Конечно, то был рассказ для девчонки, нечто вроде сказочки, но ей тогда хватило этого, чтобы представить, как они жили на войне и любили друг друга... И она плакала, когда читала: «Мой жребий посвящен его судьбе, и мне нельзя в разгар его похода остаться мирной мошкою в тылу. Опасности милей мне, чем разлука». Ей тогда казалось, что стихи, пришедшие из глубины веков, писаны и об отце с матерью, и она размышляла о том, что через века неизбежно происходит повторение судеб, повторение в главном, и этим-то жизнь отца и матери причастна к вечности.

Такое могло прийти в голову только по наивности, потом она узнала, как на самом деле было им сурово и тяжко в годы войны и после нее, сколько пришлось всего перетерпеть, и красота шекспировских строк отделялась от их жизни, от кровавого месива, повседневных неудобств, физических и духовных страданий, но это лишь возвышало в ее глазах отца, и когда она рассказывала об этом Антону, то голос ее дрожал, и она чувствовала — он понимает, на чем держится ее суровая, без сюсюканий любовь к отцу.

Светлана не знала материнской ласки, но она и сама не была матерью. Прежде, когда они поженились с Антоном, ей казалось: хорошо бы, чтобы был ребенок, как это важно и нужно, потом она перестала об этом думать.
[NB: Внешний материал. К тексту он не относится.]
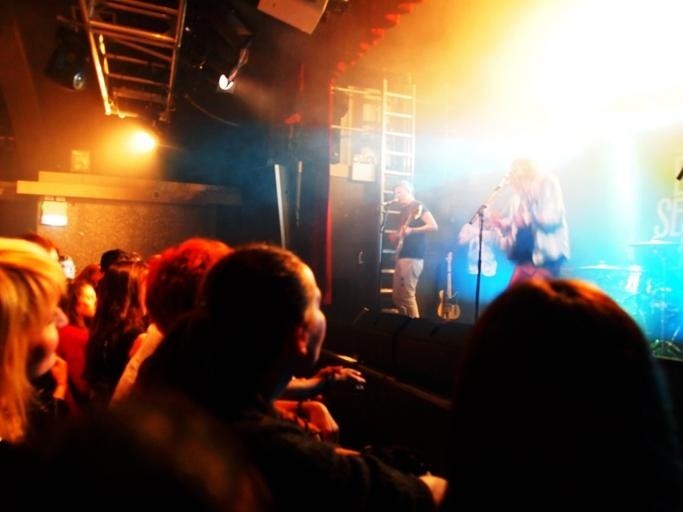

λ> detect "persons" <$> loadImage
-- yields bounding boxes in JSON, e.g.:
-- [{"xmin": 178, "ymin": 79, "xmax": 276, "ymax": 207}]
[
  {"xmin": 50, "ymin": 248, "xmax": 367, "ymax": 456},
  {"xmin": 488, "ymin": 158, "xmax": 573, "ymax": 288},
  {"xmin": 456, "ymin": 208, "xmax": 510, "ymax": 279},
  {"xmin": 385, "ymin": 182, "xmax": 437, "ymax": 318},
  {"xmin": 1, "ymin": 234, "xmax": 130, "ymax": 511},
  {"xmin": 101, "ymin": 243, "xmax": 447, "ymax": 510},
  {"xmin": 449, "ymin": 278, "xmax": 682, "ymax": 512}
]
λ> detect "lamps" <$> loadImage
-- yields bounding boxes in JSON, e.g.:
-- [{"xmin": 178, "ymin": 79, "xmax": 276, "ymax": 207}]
[{"xmin": 51, "ymin": 63, "xmax": 87, "ymax": 91}]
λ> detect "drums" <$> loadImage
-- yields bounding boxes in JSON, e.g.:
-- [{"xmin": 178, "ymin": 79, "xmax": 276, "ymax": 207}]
[{"xmin": 652, "ymin": 312, "xmax": 683, "ymax": 343}]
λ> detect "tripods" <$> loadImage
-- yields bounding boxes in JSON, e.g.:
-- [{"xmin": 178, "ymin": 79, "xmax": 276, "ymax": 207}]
[{"xmin": 648, "ymin": 249, "xmax": 682, "ymax": 359}]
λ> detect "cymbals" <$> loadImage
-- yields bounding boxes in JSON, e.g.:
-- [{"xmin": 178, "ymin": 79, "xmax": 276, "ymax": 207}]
[
  {"xmin": 623, "ymin": 239, "xmax": 679, "ymax": 246},
  {"xmin": 572, "ymin": 265, "xmax": 638, "ymax": 272}
]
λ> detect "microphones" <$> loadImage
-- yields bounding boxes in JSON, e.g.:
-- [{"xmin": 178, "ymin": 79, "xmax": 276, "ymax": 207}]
[{"xmin": 381, "ymin": 197, "xmax": 399, "ymax": 206}]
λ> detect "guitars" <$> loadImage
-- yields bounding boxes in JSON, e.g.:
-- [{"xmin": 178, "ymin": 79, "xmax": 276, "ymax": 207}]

«Почему?» — вдруг возникло в ней. Это и прежде возникало, но она научилась уходить от ответа самой себе, а сейчас вдруг не смогла уйти. «Ну почему?.. Почему?..» И тут же пришла мысль: вот что такое возвращение, это не просто приезд в места, где прожита тобой часть жизни, но и возрождение всего того, что окружало в ту пору, словно все, что ты оставила здесь, все, что не решила,— дожидалось, чтобы ты снова им занялась.

А потом они обедали, и отец говорил, как все скверно получилось у Антона. Отец кашлял, но это была не простуда,— наверное, нервничал, дожидаясь Светлану, и много курил, хотя ему не надо было позволять. Оказывается, вся заваруха с Антоном началась еще зимой, его то таскали на допрос, то отпускали, а с должности не снимали, потом как-то быстро закрутились дела, Антона увезли в область, состоялся суд, и его отправили в колонию.